Gruebel, UBS’s third CEO in less than two years, installed more stringent controls at the investment bank. He held weekly calls with top risk officers and monitored traders’ positions with Kengeter. The executives sought to reassure investors by saying UBS could take on more risks because it had a better handle on them.

Increasing VaR

The bank made bigger bets, increasing so-called value at risk, a measure of how much the firm could lose in securities markets on a single day. UBS’s average VaR for the second quarter climbed to 75 million francs from 48 million francs in the year-earlier period and 67 million francs for the second quarter of 2009, according to filings. By comparison, VaR at JPMorgan’s investment bank fell to $77 million in the second quarter from $90 million in the year-earlier period. At Deutsche Bank AG, it declined to 53 million euros ($71.4 million) in the second quarter.
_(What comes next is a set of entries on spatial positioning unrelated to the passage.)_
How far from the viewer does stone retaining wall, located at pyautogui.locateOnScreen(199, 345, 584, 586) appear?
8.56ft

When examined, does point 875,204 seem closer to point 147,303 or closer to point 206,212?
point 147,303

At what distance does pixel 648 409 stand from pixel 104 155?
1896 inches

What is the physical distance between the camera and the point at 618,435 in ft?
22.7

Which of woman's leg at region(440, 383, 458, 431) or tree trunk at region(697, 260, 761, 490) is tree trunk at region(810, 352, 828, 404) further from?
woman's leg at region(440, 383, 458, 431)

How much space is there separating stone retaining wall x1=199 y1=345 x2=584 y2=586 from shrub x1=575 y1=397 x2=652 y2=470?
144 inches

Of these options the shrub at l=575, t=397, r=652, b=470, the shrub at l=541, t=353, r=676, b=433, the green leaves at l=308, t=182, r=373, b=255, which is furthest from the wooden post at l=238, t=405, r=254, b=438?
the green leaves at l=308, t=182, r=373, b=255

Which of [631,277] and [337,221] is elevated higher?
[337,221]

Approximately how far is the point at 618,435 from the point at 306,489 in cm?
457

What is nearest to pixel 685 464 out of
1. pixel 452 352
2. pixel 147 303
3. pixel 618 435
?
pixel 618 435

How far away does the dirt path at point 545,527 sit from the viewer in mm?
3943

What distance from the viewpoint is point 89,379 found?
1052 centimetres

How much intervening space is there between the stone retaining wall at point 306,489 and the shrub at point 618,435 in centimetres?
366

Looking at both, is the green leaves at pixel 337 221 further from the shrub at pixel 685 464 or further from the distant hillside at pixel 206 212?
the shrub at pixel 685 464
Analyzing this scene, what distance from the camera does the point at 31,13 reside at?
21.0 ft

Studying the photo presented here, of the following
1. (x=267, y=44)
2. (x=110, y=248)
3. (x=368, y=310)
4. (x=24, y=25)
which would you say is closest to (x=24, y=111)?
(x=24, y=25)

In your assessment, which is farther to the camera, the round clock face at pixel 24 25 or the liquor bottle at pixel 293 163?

The push in investment banking didn’t pay off. UBS slipped among underwriters of global stock sales, dropping to eighth this year from fourth in 2009, data compiled by Bloomberg show. In mergers, the firm rose to 10th this year from 12th in 2009, though the growth wasn’t sufficient to offset declining industry revenue as the European debt crisis worsened.

Pretax profit at UBS’s investment bank slumped to 376 million francs in the second quarter from 1.31 billion francs in the year-earlier period. The unit’s cost-to-income ratio, the highest among the nine biggest investment banks last year, rose to 86 percent in the quarter.

‘Cost Problems’

“We had cost problems in the investment bank, which has put pressure on UBS for months,” said Christian Hamann, an analyst at Hamburger Sparkasse in Hamburg, who has a “hold” rating on UBS. “UBS over-hired.”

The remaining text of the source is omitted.